Large-scale expression of target proteins

Protein identities were verified by mass spectrometry prior to scale-up. Overnight starter cultures were used to inoculate 1–6 l (depending on expression levels obtained from small-scale solubility screening experiments) LB, TPB or auto-induction media supplemented with ampicillin. Optimal growth conditions from small-scale expression trials were replicated for large scale expression. Prior to harvesting (centrifugation at 2,400×g, for 30 min at 4°C), 1-ml aliquots were analyzed for protein expression and to estimate final yields. Cell pellets were stored at −80°C until required for purification.

Where appropriate, selenomethionine-labelled proteins were produced using the method of [25]. Essentially, freshly transformed BL21(DE3) or B834(DE3) cells served as inoculum for starter cultures. After overnight incubation, starter cultures were pelleted and washed 3 times with phosphate buffer (1 g NH4Cl, 3 g KH2PO4, 6 g Na2HPO4 · 7H2O/l) prior to inoculation (1:20) of selenomethionine-incorporation media prepared as follows: 100 ml glucose solution (20% glucose, 0.3% MgSO4, 0.01% Fe2(SO4)3, 0.01% thiamine) was added to 900 ml phosphate buffer (same as above). The pH of the media was adjusted to 7.4 prior to addition of ampicillin and 50 mg/l l-(+) Selenomethionine. Cells were cultivated at 37°C until OD600 was between 0.8 and 1.0, at which point IPTG was added to a final concentration of 0.2 mM. Cultures were incubated at 25°C overnight, harvested and stored as described above.

Preparation of His6-tagged tobacco etch virus (TEV) protease

The E. coli recombinant strain BL21 (DE3)-RIL/pRK793 harbouring a mutant (S219V) of the catalytic domain of TEV protease was kindly donated by Partho Ghosh (Department of Chemistry and Biochemistry, University of California). This construct expresses as a maltose-binding protein (MBP) fusion protein that auto-cleaves in vivo, resulting in the TEV protease catalytic domain with uncleavable N-terminal His6 and C-terminal polyarginine tags [26]. Following protein expression at 25°C, the His6-TEV protease was purified by nickel-immobilized metal affinity chromatography (Ni2+-IMAC), followed by desalting chromatography. Aliquots (5 mg/ml) of TEV protease were prepared and stored at −80°C.

Collected data entries:
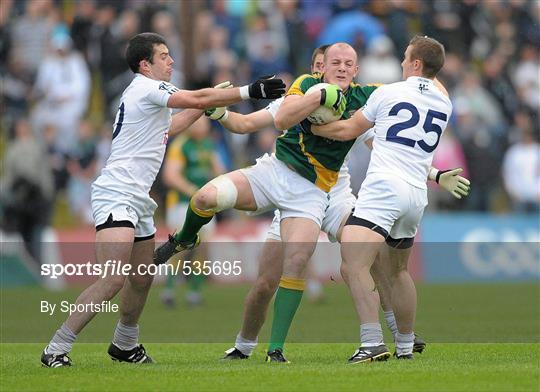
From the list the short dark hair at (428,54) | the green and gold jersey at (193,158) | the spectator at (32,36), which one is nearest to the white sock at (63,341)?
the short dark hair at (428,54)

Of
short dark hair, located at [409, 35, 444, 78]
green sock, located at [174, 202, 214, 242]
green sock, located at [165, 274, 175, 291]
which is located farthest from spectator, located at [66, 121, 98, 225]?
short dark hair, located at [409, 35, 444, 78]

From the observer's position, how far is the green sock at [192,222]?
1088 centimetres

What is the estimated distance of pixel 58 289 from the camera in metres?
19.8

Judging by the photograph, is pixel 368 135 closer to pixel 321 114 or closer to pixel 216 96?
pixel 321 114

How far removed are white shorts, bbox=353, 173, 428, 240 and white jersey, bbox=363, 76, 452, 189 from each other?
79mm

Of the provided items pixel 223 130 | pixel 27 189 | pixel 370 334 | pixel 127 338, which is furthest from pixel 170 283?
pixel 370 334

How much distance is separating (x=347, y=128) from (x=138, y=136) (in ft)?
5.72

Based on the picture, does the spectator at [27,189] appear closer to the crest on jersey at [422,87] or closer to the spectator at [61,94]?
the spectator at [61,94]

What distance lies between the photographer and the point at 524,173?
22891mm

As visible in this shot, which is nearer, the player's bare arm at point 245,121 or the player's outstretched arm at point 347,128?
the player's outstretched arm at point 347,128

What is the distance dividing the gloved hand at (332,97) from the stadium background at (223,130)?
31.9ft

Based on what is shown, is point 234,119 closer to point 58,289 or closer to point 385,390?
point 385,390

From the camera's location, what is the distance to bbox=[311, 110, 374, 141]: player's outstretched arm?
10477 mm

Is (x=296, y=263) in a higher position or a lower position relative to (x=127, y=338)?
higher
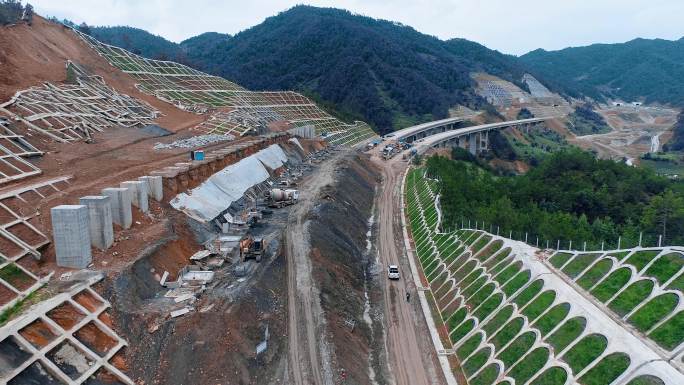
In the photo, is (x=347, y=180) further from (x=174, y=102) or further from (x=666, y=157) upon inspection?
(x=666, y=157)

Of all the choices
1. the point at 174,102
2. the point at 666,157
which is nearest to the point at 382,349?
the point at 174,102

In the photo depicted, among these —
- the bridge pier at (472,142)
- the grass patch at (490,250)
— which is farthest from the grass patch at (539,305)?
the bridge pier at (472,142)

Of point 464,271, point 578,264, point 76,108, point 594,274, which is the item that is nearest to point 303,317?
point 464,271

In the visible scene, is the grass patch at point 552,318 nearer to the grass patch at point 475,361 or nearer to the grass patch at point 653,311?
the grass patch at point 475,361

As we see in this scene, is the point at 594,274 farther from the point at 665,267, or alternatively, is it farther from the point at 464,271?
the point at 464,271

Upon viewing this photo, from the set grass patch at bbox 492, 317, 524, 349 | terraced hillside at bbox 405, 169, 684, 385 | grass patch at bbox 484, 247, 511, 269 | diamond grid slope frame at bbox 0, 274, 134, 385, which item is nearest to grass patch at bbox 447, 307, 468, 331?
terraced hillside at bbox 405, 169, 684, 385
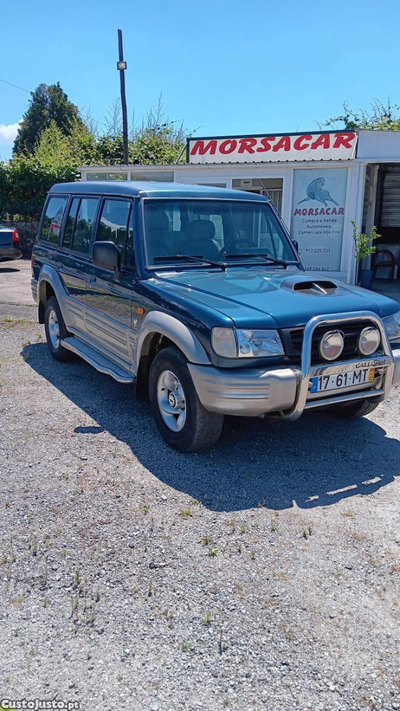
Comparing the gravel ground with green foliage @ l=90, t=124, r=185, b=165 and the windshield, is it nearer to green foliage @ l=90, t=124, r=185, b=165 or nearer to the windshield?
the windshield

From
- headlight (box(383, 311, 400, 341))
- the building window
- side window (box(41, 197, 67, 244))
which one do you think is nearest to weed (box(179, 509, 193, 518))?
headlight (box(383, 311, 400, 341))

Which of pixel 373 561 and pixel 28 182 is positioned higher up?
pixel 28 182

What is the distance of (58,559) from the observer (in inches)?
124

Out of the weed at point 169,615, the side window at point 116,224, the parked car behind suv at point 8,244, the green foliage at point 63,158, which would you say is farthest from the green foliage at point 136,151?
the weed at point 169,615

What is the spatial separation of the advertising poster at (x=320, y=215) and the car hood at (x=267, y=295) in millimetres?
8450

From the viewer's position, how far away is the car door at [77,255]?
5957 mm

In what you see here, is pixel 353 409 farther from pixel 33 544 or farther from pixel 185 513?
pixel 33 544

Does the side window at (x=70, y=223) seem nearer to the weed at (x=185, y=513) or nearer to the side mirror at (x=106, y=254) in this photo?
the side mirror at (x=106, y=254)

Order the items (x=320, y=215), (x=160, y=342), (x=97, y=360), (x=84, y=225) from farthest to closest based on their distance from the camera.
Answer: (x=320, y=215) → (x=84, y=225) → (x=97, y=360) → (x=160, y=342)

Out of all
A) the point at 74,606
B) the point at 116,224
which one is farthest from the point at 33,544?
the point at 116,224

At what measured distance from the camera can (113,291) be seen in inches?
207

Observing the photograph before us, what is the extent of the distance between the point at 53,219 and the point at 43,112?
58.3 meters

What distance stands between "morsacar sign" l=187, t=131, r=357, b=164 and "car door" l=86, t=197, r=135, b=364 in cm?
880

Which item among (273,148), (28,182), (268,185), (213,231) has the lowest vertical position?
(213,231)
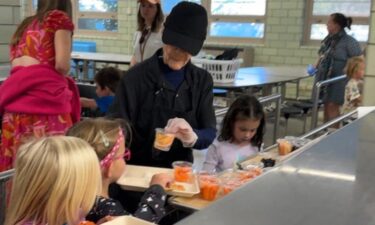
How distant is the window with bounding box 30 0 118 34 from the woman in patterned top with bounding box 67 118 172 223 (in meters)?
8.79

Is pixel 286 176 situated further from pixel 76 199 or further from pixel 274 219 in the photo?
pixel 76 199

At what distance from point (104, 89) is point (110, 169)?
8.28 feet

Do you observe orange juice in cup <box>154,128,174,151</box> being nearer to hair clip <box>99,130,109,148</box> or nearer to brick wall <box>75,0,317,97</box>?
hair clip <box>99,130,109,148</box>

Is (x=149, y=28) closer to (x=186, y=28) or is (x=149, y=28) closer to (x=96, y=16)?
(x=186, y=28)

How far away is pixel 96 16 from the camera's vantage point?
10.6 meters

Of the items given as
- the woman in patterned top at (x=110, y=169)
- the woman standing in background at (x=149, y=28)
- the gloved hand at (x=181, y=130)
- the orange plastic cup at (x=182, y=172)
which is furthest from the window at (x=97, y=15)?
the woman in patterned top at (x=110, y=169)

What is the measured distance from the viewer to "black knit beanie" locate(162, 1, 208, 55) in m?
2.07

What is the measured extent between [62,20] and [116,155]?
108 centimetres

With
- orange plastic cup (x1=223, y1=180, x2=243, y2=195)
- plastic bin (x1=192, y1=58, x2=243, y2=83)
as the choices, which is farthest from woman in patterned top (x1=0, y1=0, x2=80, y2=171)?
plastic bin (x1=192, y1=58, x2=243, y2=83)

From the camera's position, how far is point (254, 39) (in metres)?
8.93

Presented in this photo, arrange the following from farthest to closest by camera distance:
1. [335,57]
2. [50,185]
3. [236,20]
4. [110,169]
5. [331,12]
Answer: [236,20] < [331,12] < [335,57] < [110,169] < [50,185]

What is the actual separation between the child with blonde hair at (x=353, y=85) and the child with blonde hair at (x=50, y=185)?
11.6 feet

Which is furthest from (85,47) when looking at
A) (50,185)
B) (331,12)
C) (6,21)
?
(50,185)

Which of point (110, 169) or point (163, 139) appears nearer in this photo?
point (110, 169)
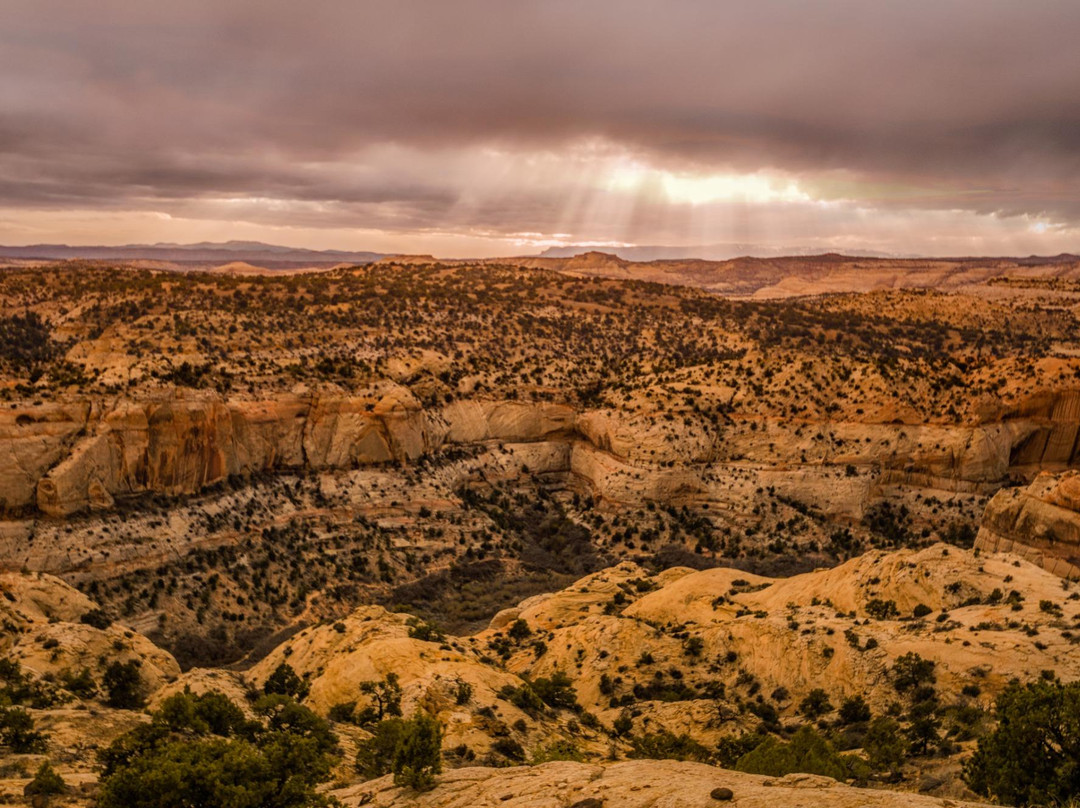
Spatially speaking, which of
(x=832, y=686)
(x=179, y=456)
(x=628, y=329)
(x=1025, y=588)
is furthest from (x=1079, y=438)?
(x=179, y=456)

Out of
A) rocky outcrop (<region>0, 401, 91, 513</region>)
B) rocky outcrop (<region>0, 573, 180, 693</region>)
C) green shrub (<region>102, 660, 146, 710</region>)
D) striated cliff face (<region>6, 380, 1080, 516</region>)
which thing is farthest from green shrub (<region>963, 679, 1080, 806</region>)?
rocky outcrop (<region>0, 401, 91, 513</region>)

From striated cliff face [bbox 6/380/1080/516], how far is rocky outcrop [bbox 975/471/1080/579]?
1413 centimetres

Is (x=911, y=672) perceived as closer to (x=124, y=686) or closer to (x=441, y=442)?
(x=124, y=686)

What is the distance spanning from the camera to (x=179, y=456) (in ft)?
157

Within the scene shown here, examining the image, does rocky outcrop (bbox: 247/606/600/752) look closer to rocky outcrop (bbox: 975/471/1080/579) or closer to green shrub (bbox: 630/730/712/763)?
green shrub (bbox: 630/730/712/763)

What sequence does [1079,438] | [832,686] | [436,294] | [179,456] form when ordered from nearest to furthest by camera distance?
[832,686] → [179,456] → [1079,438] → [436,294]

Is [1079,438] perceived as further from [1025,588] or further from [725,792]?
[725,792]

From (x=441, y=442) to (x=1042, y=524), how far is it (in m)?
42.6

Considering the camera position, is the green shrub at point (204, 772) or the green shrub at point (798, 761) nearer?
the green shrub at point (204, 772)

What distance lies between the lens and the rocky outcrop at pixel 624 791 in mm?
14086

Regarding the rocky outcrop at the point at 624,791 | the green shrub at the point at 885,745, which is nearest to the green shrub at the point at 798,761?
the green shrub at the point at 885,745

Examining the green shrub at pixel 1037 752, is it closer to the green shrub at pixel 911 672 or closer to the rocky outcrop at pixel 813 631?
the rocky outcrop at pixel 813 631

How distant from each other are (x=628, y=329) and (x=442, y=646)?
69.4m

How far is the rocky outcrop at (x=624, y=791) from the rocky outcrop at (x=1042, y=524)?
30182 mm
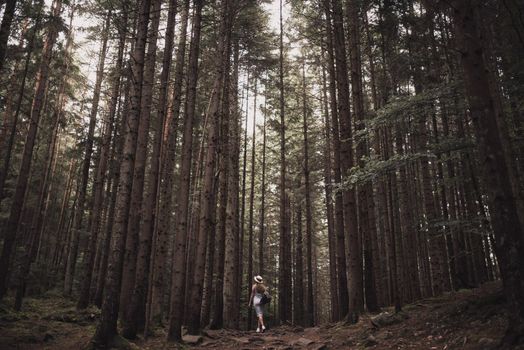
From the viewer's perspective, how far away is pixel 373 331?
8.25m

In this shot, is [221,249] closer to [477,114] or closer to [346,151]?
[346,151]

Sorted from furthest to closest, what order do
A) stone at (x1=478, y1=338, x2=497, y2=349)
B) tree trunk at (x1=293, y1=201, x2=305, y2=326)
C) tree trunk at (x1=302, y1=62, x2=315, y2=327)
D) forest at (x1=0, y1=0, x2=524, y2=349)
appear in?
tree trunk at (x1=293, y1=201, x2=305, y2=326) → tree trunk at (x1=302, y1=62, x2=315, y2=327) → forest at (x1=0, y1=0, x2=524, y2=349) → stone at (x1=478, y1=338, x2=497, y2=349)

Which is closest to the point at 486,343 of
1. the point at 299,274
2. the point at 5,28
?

PARTS OF THE EXERCISE:
a. List the components of the glucose solution used to make the selenomethionine-incorporation media in the protein expression methods text, with the percentage given for each.
b. According to the protein expression methods text, what final concentration of IPTG was added to the selenomethionine cultures?

ANSWERS BELOW:
a. 20% glucose, 0.3% MgSO4, 0.01% Fe2(SO4)3, 0.01% thiamine

b. 0.2 mM